**WHAT YOU ARE ASKED TO DO**. Verbatim, and with nothing else, reproduce the data below from its first line through the line containing "Researchers investigated the".

** Opening AVAILABLE DATA block **

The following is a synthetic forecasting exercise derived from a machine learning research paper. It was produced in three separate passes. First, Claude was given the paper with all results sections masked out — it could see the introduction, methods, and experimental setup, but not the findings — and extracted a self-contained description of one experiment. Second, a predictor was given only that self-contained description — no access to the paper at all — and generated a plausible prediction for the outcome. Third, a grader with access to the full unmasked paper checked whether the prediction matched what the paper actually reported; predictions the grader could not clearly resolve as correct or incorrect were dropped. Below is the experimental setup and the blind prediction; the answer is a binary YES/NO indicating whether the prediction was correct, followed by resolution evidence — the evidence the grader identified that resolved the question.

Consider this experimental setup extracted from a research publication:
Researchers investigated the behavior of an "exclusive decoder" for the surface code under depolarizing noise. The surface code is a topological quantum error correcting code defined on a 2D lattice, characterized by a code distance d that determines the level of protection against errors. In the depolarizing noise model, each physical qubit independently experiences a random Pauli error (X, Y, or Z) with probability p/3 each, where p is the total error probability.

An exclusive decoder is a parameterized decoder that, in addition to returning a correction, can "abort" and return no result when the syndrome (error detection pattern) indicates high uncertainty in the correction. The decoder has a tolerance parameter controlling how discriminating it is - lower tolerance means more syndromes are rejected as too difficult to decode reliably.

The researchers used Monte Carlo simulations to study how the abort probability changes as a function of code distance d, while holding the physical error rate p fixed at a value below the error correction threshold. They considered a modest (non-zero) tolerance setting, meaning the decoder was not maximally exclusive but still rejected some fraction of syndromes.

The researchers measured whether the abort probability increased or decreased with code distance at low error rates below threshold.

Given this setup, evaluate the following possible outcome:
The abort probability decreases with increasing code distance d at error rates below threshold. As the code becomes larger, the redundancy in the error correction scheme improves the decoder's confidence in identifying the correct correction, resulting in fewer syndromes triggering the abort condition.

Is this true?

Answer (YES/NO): YES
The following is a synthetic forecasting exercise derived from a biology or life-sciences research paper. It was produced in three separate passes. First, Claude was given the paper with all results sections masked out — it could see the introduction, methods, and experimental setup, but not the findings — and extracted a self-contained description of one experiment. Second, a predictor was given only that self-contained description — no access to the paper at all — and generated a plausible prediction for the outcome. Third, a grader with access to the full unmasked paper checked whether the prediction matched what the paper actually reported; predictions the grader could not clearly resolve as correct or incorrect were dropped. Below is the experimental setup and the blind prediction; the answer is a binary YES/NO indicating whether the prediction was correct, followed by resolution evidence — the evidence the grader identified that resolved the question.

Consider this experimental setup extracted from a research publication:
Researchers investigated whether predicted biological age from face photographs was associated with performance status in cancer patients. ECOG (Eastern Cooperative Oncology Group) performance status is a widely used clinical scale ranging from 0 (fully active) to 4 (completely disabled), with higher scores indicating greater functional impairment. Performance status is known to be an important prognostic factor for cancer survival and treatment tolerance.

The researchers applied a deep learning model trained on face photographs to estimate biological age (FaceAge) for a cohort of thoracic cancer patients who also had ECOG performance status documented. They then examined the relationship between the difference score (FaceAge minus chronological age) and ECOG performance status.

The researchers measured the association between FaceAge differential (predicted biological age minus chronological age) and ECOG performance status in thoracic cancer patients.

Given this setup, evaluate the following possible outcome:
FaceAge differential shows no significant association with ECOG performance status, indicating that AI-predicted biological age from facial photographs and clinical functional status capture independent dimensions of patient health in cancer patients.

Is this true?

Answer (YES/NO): YES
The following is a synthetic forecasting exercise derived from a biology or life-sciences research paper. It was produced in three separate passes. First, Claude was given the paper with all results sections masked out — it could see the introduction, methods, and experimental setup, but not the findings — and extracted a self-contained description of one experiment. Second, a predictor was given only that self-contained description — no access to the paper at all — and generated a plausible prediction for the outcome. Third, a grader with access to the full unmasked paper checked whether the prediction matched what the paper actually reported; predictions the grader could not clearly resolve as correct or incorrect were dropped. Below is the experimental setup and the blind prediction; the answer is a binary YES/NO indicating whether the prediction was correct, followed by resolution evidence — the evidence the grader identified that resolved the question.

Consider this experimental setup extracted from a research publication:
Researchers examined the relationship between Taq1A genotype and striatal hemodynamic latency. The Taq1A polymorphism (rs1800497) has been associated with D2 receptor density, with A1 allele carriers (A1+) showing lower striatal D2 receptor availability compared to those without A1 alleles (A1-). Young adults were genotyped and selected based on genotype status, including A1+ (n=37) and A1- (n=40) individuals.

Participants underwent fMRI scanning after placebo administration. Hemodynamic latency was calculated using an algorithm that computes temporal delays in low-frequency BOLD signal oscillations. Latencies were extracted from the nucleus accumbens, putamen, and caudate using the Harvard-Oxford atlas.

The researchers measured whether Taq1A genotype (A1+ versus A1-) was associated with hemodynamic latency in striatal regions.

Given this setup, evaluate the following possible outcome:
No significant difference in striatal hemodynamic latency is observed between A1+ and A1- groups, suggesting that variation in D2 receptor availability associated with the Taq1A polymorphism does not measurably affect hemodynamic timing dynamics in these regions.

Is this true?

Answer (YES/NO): YES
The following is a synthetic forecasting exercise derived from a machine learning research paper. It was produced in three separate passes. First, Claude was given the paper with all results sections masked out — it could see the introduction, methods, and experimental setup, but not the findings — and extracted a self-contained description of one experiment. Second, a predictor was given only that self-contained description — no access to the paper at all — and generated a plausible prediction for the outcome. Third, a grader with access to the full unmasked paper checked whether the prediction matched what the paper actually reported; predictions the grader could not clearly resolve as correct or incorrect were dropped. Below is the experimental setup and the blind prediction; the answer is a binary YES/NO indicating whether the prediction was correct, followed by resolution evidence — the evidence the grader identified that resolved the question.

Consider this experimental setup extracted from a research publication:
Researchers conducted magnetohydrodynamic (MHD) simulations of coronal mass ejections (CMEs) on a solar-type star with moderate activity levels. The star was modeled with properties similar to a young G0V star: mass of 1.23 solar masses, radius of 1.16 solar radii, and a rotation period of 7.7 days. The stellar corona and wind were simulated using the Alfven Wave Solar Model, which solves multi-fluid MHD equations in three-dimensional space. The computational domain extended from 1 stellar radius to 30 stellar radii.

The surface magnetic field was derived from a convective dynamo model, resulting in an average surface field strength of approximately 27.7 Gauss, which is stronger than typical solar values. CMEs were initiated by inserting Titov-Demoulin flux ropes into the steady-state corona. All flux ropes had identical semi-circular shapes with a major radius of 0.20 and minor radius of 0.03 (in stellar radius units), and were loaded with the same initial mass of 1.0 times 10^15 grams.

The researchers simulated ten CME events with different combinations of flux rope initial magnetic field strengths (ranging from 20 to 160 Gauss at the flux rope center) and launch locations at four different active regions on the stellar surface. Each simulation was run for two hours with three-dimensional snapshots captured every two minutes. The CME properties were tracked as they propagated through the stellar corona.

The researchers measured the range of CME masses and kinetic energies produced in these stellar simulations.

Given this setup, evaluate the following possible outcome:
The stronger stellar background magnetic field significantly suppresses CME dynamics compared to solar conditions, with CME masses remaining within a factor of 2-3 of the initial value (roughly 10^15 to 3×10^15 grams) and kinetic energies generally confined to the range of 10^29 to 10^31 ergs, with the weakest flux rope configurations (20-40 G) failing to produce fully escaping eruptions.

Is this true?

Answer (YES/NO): NO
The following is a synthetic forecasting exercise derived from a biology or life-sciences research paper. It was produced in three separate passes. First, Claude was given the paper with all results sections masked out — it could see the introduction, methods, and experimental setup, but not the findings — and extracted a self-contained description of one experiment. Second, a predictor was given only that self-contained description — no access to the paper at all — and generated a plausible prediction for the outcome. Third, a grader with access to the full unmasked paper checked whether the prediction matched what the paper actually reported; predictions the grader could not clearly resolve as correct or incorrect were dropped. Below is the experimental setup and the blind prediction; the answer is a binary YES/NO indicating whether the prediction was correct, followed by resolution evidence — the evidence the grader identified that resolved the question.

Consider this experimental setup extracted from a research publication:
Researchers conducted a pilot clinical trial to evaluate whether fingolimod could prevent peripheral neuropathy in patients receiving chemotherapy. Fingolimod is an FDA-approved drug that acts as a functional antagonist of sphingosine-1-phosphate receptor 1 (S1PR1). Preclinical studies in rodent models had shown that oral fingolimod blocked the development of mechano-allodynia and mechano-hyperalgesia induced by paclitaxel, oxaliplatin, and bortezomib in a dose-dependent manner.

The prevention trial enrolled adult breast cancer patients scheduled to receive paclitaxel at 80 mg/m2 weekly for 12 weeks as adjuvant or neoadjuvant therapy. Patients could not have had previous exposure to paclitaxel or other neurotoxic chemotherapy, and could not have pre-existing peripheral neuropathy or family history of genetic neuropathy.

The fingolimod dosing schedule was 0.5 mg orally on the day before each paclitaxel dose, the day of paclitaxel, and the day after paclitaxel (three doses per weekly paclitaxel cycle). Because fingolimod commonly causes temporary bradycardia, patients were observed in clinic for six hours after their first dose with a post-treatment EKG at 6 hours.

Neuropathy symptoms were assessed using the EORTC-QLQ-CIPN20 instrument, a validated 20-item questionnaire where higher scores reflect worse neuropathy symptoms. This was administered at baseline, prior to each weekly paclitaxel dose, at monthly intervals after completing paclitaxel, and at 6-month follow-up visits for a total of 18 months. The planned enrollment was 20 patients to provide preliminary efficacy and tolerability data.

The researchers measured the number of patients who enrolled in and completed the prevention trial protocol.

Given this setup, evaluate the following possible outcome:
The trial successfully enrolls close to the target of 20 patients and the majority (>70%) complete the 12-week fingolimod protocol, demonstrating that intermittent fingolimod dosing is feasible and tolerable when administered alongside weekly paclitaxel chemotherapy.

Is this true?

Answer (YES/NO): NO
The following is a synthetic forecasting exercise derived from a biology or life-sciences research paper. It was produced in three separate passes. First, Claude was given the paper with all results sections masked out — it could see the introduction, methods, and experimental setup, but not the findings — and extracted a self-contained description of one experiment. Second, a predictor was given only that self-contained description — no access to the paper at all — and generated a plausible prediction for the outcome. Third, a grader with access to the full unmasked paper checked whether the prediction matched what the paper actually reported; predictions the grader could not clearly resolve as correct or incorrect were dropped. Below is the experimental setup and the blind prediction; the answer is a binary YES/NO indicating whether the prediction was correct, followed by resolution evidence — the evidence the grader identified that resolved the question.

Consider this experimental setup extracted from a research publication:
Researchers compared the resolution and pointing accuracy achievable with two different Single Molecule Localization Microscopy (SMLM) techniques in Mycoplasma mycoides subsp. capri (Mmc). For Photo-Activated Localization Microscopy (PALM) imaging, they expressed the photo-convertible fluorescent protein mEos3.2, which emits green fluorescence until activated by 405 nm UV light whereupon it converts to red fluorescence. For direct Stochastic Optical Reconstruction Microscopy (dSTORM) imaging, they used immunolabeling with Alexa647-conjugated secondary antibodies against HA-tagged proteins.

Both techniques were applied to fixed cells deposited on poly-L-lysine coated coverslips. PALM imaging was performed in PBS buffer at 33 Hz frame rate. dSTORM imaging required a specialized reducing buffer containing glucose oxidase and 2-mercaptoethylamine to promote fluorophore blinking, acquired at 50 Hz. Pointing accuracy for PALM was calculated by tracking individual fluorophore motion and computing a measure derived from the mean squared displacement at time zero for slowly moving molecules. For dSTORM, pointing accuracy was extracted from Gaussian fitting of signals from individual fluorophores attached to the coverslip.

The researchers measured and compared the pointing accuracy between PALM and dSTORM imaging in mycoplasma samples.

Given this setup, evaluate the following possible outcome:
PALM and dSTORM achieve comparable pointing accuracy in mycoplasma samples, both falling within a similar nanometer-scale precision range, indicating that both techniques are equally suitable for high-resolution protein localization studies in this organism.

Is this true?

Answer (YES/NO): NO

** Closing AVAILABLE DATA block **

**WRITTEN RESPONSE**.
The following is a synthetic forecasting exercise derived from a machine learning research paper. It was produced in three separate passes. First, Claude was given the paper with all results sections masked out — it could see the introduction, methods, and experimental setup, but not the findings — and extracted a self-contained description of one experiment. Second, a predictor was given only that self-contained description — no access to the paper at all — and generated a plausible prediction for the outcome. Third, a grader with access to the full unmasked paper checked whether the prediction matched what the paper actually reported; predictions the grader could not clearly resolve as correct or incorrect were dropped. Below is the experimental setup and the blind prediction; the answer is a binary YES/NO indicating whether the prediction was correct, followed by resolution evidence — the evidence the grader identified that resolved the question.

Consider this experimental setup extracted from a research publication:
Researchers investigated the behavior of an "exclusive decoder" for the surface code under depolarizing noise. The surface code is a topological quantum error correcting code defined on a 2D lattice, characterized by a code distance d that determines the level of protection against errors. In the depolarizing noise model, each physical qubit independently experiences a random Pauli error (X, Y, or Z) with probability p/3 each, where p is the total error probability.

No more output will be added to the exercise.